But teams like the Rams, who were ahead in understanding the future of the draft, hoarded picks, scouted small colleges and traditionally all-black universities, searching everywhere for new talent that other teams had never heard of, and other teams were starting to catch on. Some teams continued to use Street and Smith’s for their ‘scouting department’, and they were quickly being left behind. Sid Gillman coached the Rams from 1955-1959, and he contributed the new concept of separating game film into offensive and defensive reels, as well as clipping out plays that showed specific individuals, situations or aspects of the opposing team's tendencies. Some teams began to apply that to the scouting process, obtaining college game film and cutting it to scout the tendencies of potential players. Teams also began to film their own practices, and following in Paul Brown’s footsteps, used it to teach their players how to improve in classroom settings. It was the beginning of the modern Age of Technology, and it would change the fortunes of the game forever.

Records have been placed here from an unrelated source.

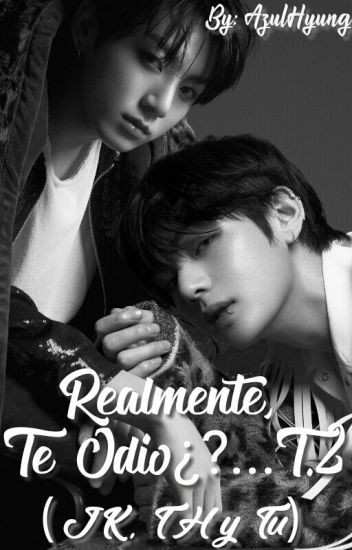 Realmente, Te Odio?¿... T.2 (JungKook, TaeHyung y Tu)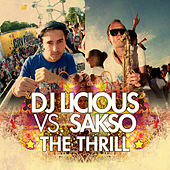 The Thrill - Saksomental Mix by DJ Licious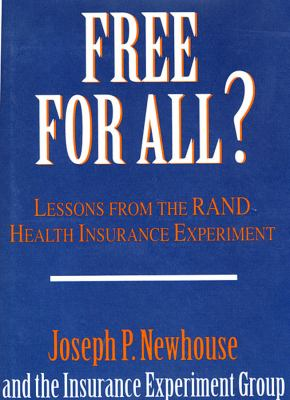 Free for All?: Lessons from the Rand Health Insurance Experiment 9780674319141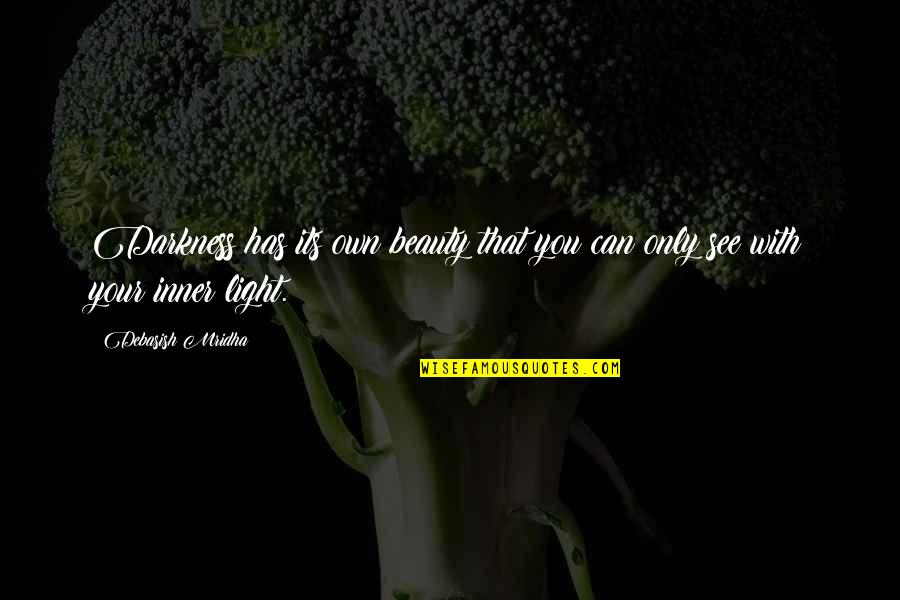 Darkness And Beauty Quotes By Debasish Mridha: Darkness has its own beauty that you can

Late in the decade, the league was showing signs of change in the draft rooms. A young assistant for the Rams instituted the idea of hooking up a phone on the team’s draft table, an idea that brought hoots of derision at first, but which was quickly adopted by other teams who were employing scouts - the draft was still an all-day affair, and access to information was increasingly essential in determining a team’s future performance. The name of the assistant was Pete Rozelle.

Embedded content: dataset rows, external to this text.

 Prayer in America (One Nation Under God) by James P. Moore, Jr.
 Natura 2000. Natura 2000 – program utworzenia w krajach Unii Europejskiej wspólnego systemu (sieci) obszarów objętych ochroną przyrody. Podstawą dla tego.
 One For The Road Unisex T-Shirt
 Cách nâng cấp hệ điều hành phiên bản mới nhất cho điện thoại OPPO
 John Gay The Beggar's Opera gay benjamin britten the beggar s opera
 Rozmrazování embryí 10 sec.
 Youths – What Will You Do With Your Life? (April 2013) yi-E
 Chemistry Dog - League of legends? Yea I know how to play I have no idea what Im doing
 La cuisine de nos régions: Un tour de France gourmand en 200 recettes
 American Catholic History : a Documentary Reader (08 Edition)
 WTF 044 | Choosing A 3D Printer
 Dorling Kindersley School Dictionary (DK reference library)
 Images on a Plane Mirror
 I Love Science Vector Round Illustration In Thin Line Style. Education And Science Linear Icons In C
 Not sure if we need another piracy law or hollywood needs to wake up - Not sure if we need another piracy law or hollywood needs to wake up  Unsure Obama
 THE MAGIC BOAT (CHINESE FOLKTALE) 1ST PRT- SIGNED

Bert Bell, who had replaced Elmer Layden in 1946, was still the head of the league. His title had been changed from president to commissioner, and he obsessively continued to search out ways to increase what we now call parity. With respect to that, he uttered the famous statement, “On any given Sunday...” It was a huge key to keeping the public interested over the course of the season, and Bell would go home to his family on the weekends, proclaiming to his wife that it was already Week 4, and all of the teams were still in contention. Bell had given up on being a majority owner back in the early 1940s, never having been good at coaching or with his money. He had taken a minority share in his friend Rooney’s team, and was happy to be bought out: the commissioner’s job had a then-impressive salary of $20,000. He never lost his obsession with the game, and loved to sit in the stands with ordinary fans, watching the games and listening to their views. Bell understood, from the early days, that the league had to make sure that competition never faded, especially for the teams in smaller markets. He wanted to avoid Major League Baseball’s issue with the Yankees, who had more money and used it to dominate. That has always meant less interest in teams in smaller markets who can’t win consistently, and Bell wanted the NFL to thrive in every city that had a franchise.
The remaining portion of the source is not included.